Assuming we use the periodogram estimate for PSD :
$$ \hat{S}_x(\omega) = \frac{1}{N} |X(\omega)|^2 \tag{7}$$
then what we want to show is, as you have also worked out,
$$ \hat{S}_z(\omega) = \hat{S}_x(\omega) + \hat{S}_y(\omega) \tag{8}$$
which implies that
$$ |FT(x+y)|^2 = (X + Y)(X^*+Y^*) = |X|^2 + |Y|^2 + XY^* + X^*Y = |X|^2 + |Y|^2 \tag{9} $$
and Eq.9 implies that:
$$ XY^* + X^*Y = 0 \tag{9}$$
Eventually it's convincing to show that $XY^* = 0$.
To show this is you can use the ergodicty assumption. If $x[n]$ and $y[n]$ are ergodic in their cross-correlation, then the theoretical expectation can be replaced by the practical sums as:
$$E\{x[n]y^*[n-m] \} = \lim_{N \to \infty} \frac{1}{N} \sum_{n=0}^{N-1} x[n]^*y[n-m] \tag{10}
$$
then it can be shown that the estimate is equivalent to convolution of the sequences :
$$
\frac{1}{N} \sum_{n=0}^{N-1} x[n]y^*[n-m] = x[n] \star y^*[-n]\tag{11}
$$
But from Eq.1 we know that the $x[n]$ and $y[n]$ are orthogonal implying that
$$ x[n] \star y^*[-n] = 0 \tag{12}$$
finally, if this sum is zero then it's Fourier transform also is zero, completing the proof.

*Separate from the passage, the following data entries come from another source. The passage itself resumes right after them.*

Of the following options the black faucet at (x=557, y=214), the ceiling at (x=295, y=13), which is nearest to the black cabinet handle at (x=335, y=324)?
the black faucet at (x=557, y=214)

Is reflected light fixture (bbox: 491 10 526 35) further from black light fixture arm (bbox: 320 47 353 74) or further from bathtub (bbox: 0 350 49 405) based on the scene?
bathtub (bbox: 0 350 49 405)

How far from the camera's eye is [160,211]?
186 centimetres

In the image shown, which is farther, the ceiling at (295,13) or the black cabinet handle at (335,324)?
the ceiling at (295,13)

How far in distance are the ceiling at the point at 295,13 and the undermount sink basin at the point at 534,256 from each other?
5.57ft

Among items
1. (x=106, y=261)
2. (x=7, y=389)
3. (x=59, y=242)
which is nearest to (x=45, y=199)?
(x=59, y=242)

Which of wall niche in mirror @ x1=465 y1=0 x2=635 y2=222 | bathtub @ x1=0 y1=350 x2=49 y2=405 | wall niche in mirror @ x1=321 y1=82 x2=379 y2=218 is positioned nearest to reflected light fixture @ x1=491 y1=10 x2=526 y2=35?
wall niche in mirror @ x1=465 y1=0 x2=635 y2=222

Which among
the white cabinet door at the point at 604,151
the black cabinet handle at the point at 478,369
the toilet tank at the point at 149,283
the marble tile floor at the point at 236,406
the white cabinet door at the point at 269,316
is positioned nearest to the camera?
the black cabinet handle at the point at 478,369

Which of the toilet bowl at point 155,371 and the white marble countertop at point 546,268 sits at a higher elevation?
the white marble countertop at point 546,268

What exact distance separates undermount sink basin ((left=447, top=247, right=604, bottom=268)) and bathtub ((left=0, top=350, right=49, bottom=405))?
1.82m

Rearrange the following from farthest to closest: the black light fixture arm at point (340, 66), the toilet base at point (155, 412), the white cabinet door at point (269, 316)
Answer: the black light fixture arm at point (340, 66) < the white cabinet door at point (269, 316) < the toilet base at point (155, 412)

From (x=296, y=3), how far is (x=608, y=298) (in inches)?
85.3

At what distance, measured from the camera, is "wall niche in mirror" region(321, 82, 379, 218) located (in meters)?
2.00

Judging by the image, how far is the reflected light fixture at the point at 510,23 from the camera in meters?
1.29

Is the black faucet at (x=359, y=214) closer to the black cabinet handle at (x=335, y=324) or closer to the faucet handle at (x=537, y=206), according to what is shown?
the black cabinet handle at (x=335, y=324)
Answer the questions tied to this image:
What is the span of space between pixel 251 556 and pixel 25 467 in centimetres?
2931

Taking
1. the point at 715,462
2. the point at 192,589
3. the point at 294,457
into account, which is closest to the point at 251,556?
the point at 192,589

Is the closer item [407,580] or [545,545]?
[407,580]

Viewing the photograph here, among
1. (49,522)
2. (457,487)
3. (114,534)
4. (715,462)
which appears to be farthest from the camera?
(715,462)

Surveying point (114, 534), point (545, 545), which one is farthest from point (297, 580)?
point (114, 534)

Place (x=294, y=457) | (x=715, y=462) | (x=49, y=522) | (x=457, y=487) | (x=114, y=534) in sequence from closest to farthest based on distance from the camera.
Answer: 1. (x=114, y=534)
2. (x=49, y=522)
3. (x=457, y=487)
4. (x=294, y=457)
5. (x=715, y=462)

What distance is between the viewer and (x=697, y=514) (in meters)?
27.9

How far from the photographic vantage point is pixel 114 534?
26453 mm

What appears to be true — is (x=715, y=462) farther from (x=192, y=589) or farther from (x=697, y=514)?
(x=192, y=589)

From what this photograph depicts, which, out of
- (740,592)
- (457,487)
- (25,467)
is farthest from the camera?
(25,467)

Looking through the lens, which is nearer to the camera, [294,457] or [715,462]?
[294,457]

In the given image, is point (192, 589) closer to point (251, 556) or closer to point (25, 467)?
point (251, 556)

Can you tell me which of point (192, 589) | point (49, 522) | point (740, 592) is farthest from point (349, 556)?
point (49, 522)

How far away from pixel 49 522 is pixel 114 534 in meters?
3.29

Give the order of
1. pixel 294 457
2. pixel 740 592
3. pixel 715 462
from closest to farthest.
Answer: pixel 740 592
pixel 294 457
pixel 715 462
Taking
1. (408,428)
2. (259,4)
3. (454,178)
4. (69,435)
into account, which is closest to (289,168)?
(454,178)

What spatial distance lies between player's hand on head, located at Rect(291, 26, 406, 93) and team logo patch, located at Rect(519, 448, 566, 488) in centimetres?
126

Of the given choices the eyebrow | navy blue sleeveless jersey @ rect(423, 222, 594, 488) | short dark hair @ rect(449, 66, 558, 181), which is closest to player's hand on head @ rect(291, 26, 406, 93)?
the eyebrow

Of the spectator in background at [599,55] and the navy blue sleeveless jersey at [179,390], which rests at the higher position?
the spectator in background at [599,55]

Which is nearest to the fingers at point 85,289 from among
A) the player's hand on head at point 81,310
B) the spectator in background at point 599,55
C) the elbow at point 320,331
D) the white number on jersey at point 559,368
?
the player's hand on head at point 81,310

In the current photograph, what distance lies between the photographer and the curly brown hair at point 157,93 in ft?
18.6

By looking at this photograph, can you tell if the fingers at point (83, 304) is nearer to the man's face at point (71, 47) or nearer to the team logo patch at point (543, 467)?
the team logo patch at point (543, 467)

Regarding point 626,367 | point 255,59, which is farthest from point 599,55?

$$ x[n] \star y^*[n] = 0 \implies X[k]Y^*[k] = 0 $$
Note that, as MArcus has already commented, the equality holds only for the ideal case of infinite length process realization and for any practical finite length sample sequence, the Eq.s (6,7,8,9,10,12) won't hold true;i.e., they will be approximate).